Simulation of M/M/1 queue with and without control of queue length.

mm1_queue.R focuses on generating data for further analysis.

various/fifo_example.c is a stand-alone program testing the data structure.

various/mm1_example.c is a stand-alone program testing the behaviour of the queue.

various/mm1_queue.ino is an Arduino implementation with heavy use of pointers. The queue is visualized using a LED dot matrix.

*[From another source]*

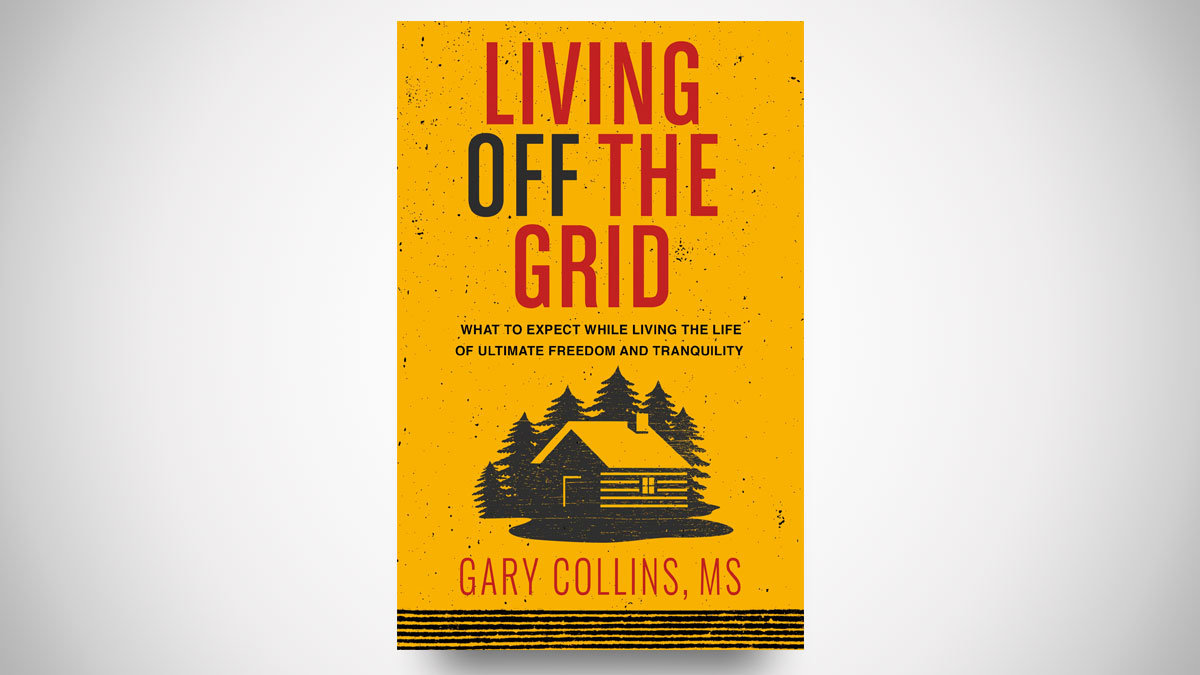 Off the Grid Living Essence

various/lora_03.ino is another Arduino implementation, using the queue as part of a data transmission project. In this version global variables are referenced directly to avoid the need for returning pointers to dynamically allocated memory.

Wikipedia:

In queueing theory, a discipline within the mathematical theory of probability, an M/M/1 queue represents the queue length in a system having a single server, where arrivals are determined by a Poisson process and job service times have an exponential distribution. The model name is written in Kendall's notation. The model is the most elementary of queueing models and an attractive object of study as closed-form expressions can be obtained for many metrics of interest in this model.

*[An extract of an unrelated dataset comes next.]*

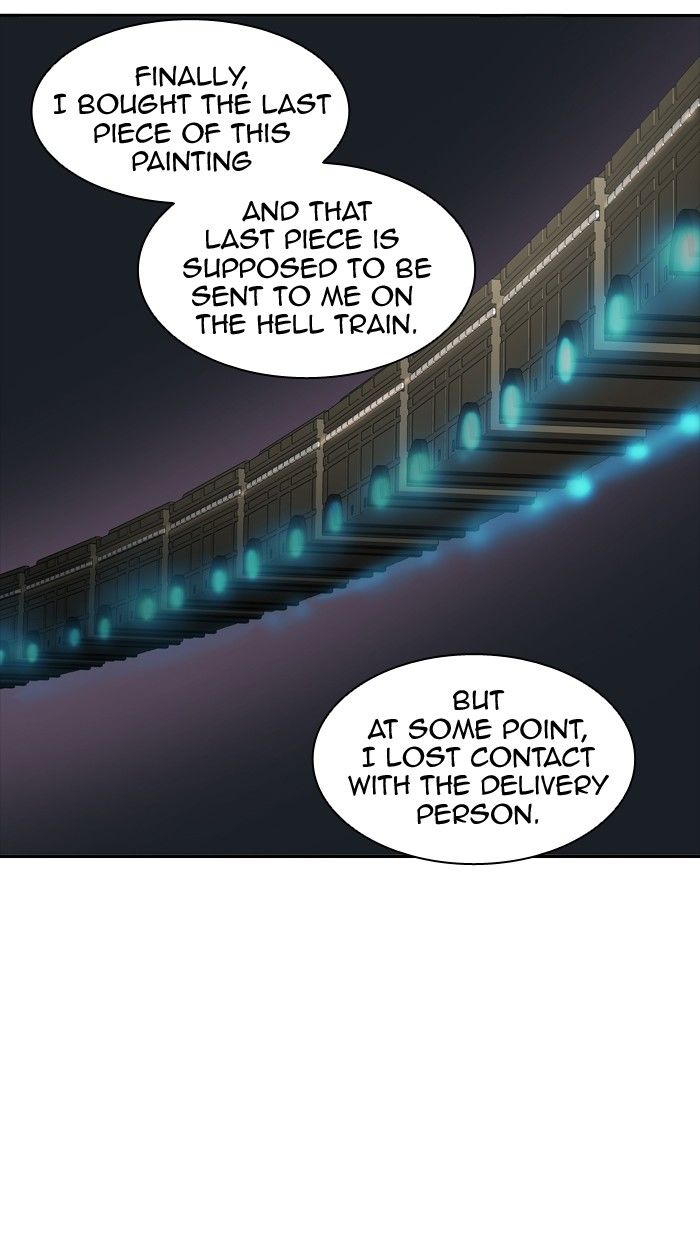 Tower of God chapter 310 page 62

General approach, following Bertsekas and Tsitsiklis (2008):

• Arrivals: Use a Bernoulli process as a discrete approximation of the Poisson process.
• Interpret a Bernoulli process as a sequence of independent Bernoulli random variables with probability p_1 of success at any given trial, a trial being, e.g., the flip of an unfair coin.
• Service times: Use a geometric distribution as a discrete approximation of the exponential distribution.
• Interpret a geometric random variable in terms of repeated independent trials with probability p_2 of success until the first success (again, a trial being, e.g., the flip of an unfair coin) .
• Discrete time: Loop with one iteration being one time step.
• In each iteration, use random number generator to generate arrivals with probability p_1 and departures with probability p_2. (Either one or zero arrivals per time step, either one or zero departures per time step).
• Keep track of queue length.
• Departures are only possible when queue length > 0 (after arrivals).
• Simple control mechanism: truncate every 10 steps to limit = x elements in queue.

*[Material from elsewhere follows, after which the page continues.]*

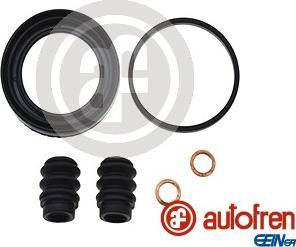 AUTOFREN SEINSA D4 1228 - Ремонтен комплект, спирачен апарат vvparts.bg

The queue data structure (only in C programs) is implemented using an array, following Cormen, Leiserson, Rivest and Stein (2009), p. 234:

• Queue has a head and a tail.
• Enqueueing: inserting a new element at the tail of the queue.
• Dequeueing: removing the element at the head of the queue.
• Queue implemented with an array of size n (here: initialized with NULLs).
• Queued elements placed in a sequence of consecutive array slots.
• Enqueueing adds an element at the next slot to the right.
• Dequeueing removes the leftmost element (here: set to NULL, return value).
• Sequence of consecutive array slots "wraps around": slot 0 treated as the element following the last slot of the array.
• For simplicity, this description mostly refers to the case without wrapping around - the queue then consists of a sequence of consecutive array slots somewhere in the middle of the array (head leftmost element, tail empty slot to the right of the rightmost element).
• Overflow: tail reaches head, all array slots occupied. (To be avoided by sizing array appropriately. In case of overflow program should be terminated.)
• Returning NULL and no change of queue state in case of empty queue, thus avoiding underflow.
• Variable head used for index of element that will be dequeued next. Special cases:
  • Initial state: queue empty, head points to slot 0.
  • The last remaining element has been removed: head points to slot of element removed last.
• Variable tail used for index of empty slot to the right of the element that was enqueued last. Special cases:
  • Initial state: queue empty, tail points to slot 0.